Santa Maria Llena de Gracia
“Radical Women” Latin American Art, 1960-1985 at the Brooklyn Museum
I just lamented the modesty of a MoMA show for its portrayal of a Latin American artist, so I applaud the Brooklyn Museum for the scope of Radical Women: Latin American Art, 1960-1985, on display until July 22. The show is massive, far larger than you initially suspect, but better too ambitious than too narrow in scope. Though it covers a lot of ground, it never rambled; and while it took me across a quarter century in the history of a dozen countries, it is never freewheeling. At times biting, at times tongue-in-cheek, and at times sickening, it is always defiant—and how could it not be? These “radical women” found their voices within a machismo culture, often under dictatorial rule.
While I don’t encourage generalizations about Latin America (like the ones I just made), they did help me approach this exhibition, especially when faced with so many unfamiliar names (I only recognized four artists out of the one hundred twenty on display), and while you certainly will not emerge from the galleries with a detailed understanding of the individual art histories from Venezuela to Chile, the show manages to avoid generalities by allowing each artist her own space.
Sylvia Salazar Simpson, Sylvia Salazar Simpson, 1970s
Often the space allotted is not of a physical nature, but rather of an auditory one, as the exhibition’s greatest and most surprising success is in its presenting and mingling of sound clips. One of the two entrances (the one you would enter through if you came directly from the lobby) has you issue straight on to the foot of a video recording of Victoria Santa Cruz, an Afro-Peruvian poet, as she and a chorus of performers chant—her staccato speech punctuated by unison shouts of “Negra!,” recalling the abuse a black woman shoulders in a country to where her ancestors were shipped unwillingly.
This video, which is placed subtly but significantly, brings the marginal to the fore, but mingles it with the universal, as to the right of the door is Teresa Burga’s recording of her heartbeat, reminiscent of a muffled sonogram, human vitality pulsing through the static of machinery. Hearing Santa Cruz overlaid with Burga (who is also Peruvian) calls to mind words from the last exhibition I saw in this space, in which Sojourner Truth wonders if her blackness precludes her femininity. “Ain’t I a woman?" she allegedly asked, echoing Shakespeare (albeit in reference to a different sort of persecution): “If you prick us, do we not bleed?”

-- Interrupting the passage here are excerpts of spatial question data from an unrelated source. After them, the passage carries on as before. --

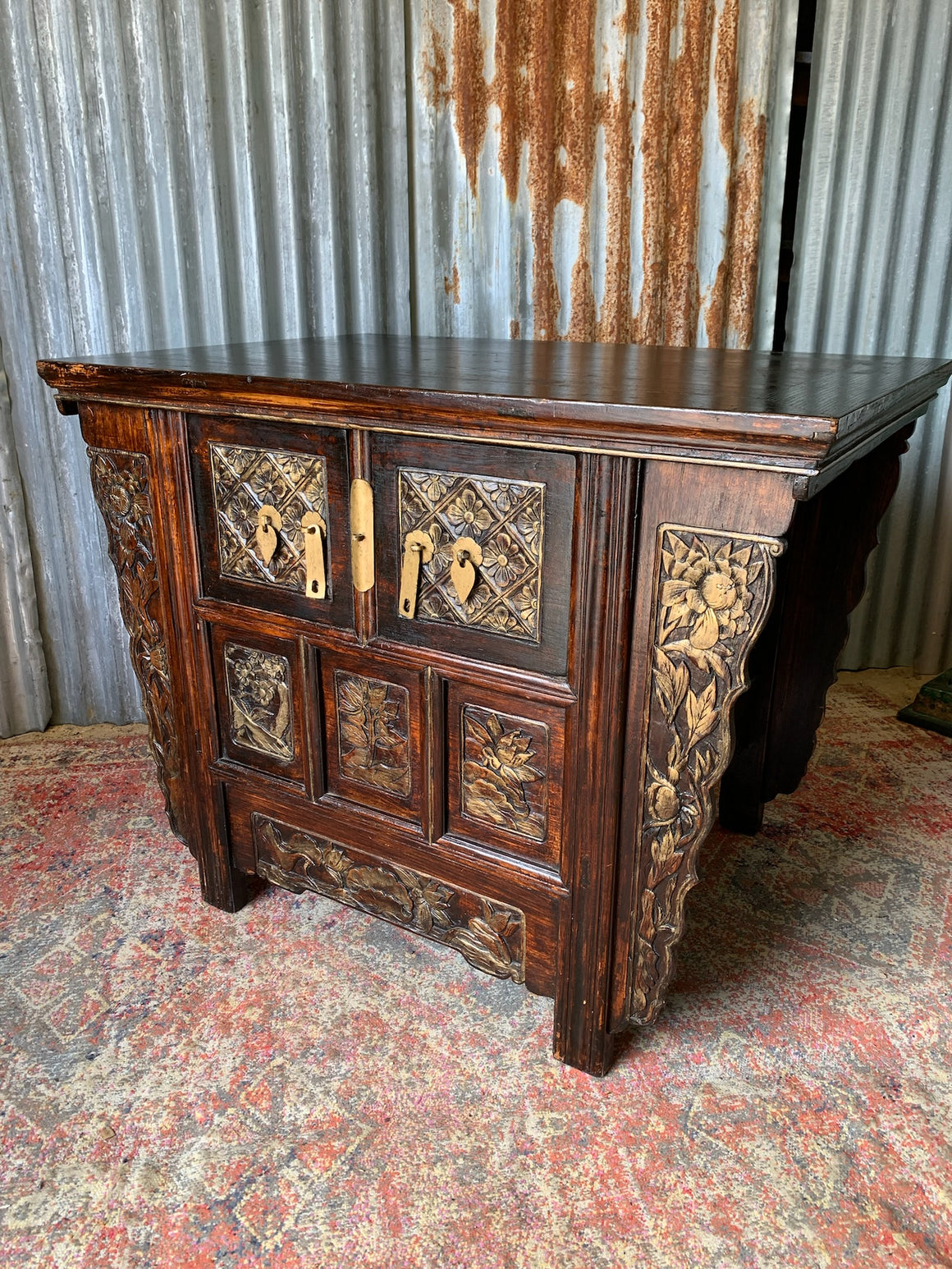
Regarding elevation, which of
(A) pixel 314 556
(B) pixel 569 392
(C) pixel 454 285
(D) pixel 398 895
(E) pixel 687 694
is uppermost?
(C) pixel 454 285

These two works together set up an essential relationship between the individual and the human, asking us if there is a way to honor both simultaneously. This is certainly relevant in the context of Latin America, as its history is fraught with the struggle between internal factions, as well as between the colonizers and the colonized. It is an achievement of this show that the answer is certainly yes.
But here we are five paragraphs in and I have only discussed the first two works– a testament to how badly we need a show like this, as much of this content is new to museum goers and is deserving of particular attention. Here is where I recommend that you make two trips to the Brooklyn Museum to give this show its due (or at the very least break for a long lunch and come back) because the two sections of this exhibition are too much to take in at one visit and different enough in tone that your visit might benefit from a mental break.
The first section is conspicuously (but appropriately) set up in the triangular gallery space surrounding the Sackler Center for Feminist Art’s Dinner Party. Initially I was skeptical of this decision, wondering what light Judy Chicago would shed on the art of women living under dictatorships and military juntas, but it gradually became clear to me that the themes presented in these galleries were in line with the Dinner Party’s: motherhood, identity, the public and the private—in other words, universal themes of womanhood. It wasn’t until moving on to the galleries to the left of the elevators (far from the glow of Chicago’s second wave feminist paradise) that the (often bracing, chilling, and upsetting) art works pertaining to the political histories of Latin America were exhibited.
Sound, however, is the common link across these rooms. Part two begins Catholic and confessional as the echoes of young voices reciting their Hail Marys (santamariallenadegracia) ebbs and flows around you as Gloria Camiruaga’s footage of prepubescent girls licking popsicles is displayed high on the wall. The tone of illicit eroticism and exploitation is laid for the next galleries, which focus on the political violence done to women under dictatorship. To say this gallery is physically disturbing, often eliciting shudders, is to communicate its power and effectiveness. Particularly poignant is the work of Ana Mendieta, who sought political asylum from Cuba in the 1960s under Operation Peter Pan in order to escape the Castro regime. Her infamous untimely death, surrounded by rumors that her husband, American artist Carl Andre, pushed her out a window, serves as a disturbing reminder that the dangers facing women know no political borders.
But even if you don’t get this far in the exhibition, any visit (even if you walk through after “David Bowie Is”) will serve as an important reminder of the voices we hardly ever hear, the Hail Marys uttered privately behind closed bedroom doors.